Великая оружейница. Рождение Меча (Инош) - страница 52

Леший, словно бы желая защитить хозяйку от дождя, встал над нею, сжавшейся в дрожащий комочек. Под его брюхом её и нашла матушка. Сначала Свобода услышала приближающийся стук копыт, но не вышла из своего скорбного оцепенения. Кто-то соскочил с седла, а потом матушкины ладони прильнули к её щекам.

– Свобода, ты где шляешься в такую непогоду?! Почему домой не едешь? Ты же вымокла до нитки… Да ты вся горишь! – Голос матушки понизился, в нём глухо прозвучала тревога. – Горячая, как уголёк… А ну-ка!

Свобода тряслась в матушкином седле, прикрытая от струй дождя её плащом и заботливо обнимаемая её рукой, а Леший покорно скакал следом. Потом была сухая тёплая постель, но озноб забирался своими ледяными пальцами и под пуховое одеяло, тело тряс невыносимый колотун.

– Она ушла… Вернулась в Белые горы, – в бреду срывались с сухих горячих губ слова, улетая к бесприютным тучам. – Даже не попрощалась со мною…

Шелестящая дождливая ночь раскинула над Свободой свой чёрный плащ из вороньих перьев. Приподняв горящую голову с подушки, девочка силилась понять, сон это или явь… Прохладная ладонь легла ей на лоб, а загадочные серые глаза несли отдохновение и ласку. Если и сон, то странный: её солнце и луна встретились. Матушка и князь Ворон были с нею в одной комнате. Князь-колдун поднёс к её губам терпко пахнувший лекарственными травами отвар, и Свобода послушно выпила всё до капли, скривилась от крепкой горечи и уронила голову на подушку.
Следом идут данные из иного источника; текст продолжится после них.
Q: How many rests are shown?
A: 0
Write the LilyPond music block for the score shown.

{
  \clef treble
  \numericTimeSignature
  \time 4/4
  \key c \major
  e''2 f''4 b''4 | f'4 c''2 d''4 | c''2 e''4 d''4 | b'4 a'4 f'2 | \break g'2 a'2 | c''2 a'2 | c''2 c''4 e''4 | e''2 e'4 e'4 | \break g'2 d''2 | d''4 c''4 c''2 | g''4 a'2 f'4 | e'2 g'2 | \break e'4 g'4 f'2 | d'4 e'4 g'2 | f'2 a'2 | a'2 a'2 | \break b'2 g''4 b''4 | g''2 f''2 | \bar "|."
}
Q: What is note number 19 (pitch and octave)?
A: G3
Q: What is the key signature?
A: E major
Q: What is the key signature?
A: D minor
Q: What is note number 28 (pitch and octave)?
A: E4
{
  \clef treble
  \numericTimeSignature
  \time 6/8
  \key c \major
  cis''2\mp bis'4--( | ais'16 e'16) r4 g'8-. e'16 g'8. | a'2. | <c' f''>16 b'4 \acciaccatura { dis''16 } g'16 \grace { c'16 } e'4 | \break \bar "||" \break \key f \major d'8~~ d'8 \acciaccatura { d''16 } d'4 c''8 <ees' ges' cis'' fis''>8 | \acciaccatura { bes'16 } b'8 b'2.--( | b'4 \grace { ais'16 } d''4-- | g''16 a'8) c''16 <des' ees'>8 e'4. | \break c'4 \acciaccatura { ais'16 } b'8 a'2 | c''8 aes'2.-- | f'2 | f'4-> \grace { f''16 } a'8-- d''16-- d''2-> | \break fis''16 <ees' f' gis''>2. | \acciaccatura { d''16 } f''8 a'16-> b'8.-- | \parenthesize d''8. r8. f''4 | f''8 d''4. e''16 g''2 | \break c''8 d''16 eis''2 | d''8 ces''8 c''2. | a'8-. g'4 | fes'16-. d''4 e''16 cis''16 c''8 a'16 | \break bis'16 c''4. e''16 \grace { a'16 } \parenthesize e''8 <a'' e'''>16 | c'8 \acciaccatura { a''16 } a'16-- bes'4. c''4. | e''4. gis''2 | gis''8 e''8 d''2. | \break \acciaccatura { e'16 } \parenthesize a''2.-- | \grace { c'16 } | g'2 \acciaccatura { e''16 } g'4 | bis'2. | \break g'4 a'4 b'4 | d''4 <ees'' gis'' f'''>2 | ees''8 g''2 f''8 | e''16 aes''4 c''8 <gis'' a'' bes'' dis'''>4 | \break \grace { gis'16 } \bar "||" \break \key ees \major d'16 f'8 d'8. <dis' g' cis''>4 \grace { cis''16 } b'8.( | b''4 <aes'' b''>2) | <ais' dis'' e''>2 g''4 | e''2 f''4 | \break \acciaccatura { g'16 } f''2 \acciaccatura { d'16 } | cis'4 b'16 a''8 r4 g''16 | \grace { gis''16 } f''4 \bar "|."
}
– Что с нею? Она поправится? – глухо спросила матушка.

– Обязательно, – кивнул Ворон.

Потом измученную матушку сморил сон, а веки Свободы, напротив, размыкала бодрость. Жар спал, её пробил пот, в голове стоял тонкий звон, словно она очень долго слушала оглушительный крик. Княжна не сводила глаз с тёмной сутулой фигуры «второго отца», сидевшего у её постели и взиравшего на неё с грустной нежностью. В молодости он, вероятно, был очень пригож собою; увы, красивые тёмные брови вразлёт поредели и блестели прожилками седины, чувственные губы истончились, а точёный нос с благородной горбинкой стал по-вороньи крючковат. Но Свободе была дорога каждая складочка, каждая морщинка на его мудром, уверенно-властном и спокойном лице. Возраст растворялся в колдовском свете этих очей, то зеркально-чистых, то вьюжно-ледяных, то таинственно-ласковых.

– Я соскучился по тебе, дитя моё. – Губы князя Ворона прильнули к её лбу. – Ты что-то совсем закрылась от меня, не пускала в свои сны… Я подумал было, что ты на меня обижена. А ты, оказывается, заболела. Вовремя я пришёл.

– Прости меня, батюшка. – Голоса почти не было, только хрип вперемешку со всхлипами вырвался из груди Свободы. Она села в постели и обняла князя Ворона, прильнула к его груди, вороша прохладные пёрышки его плаща.